**RECORDED INFORMATION:**
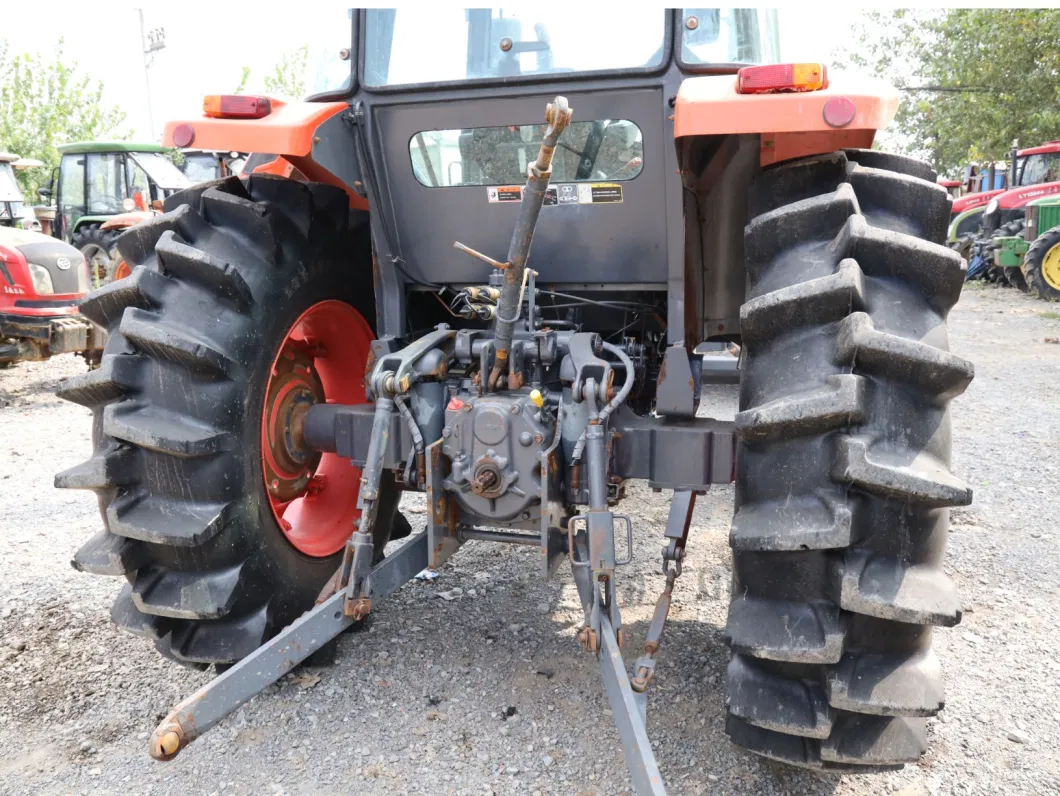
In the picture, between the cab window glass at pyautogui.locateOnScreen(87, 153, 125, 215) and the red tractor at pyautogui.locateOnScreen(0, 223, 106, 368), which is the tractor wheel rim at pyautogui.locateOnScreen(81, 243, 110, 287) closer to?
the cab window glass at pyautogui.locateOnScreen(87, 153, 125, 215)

---

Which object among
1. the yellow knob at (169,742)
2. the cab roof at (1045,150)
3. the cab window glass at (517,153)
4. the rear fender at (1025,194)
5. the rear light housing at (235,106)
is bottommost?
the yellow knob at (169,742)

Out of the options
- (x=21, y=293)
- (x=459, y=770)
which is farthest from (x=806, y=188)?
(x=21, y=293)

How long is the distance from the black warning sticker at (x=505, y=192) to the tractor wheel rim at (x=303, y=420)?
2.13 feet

**WHAT TO DO:** Show every line in the data above that contains the word "tractor".

**RESPONSE TO THIS EXERCISE:**
In the picture, between the cab window glass at pyautogui.locateOnScreen(87, 153, 125, 215) and the red tractor at pyautogui.locateOnScreen(0, 223, 106, 368), which is the tractor wheel rim at pyautogui.locateOnScreen(81, 243, 110, 287) closer to?
How long is the distance from the black warning sticker at (x=505, y=192) to the tractor wheel rim at (x=303, y=420)?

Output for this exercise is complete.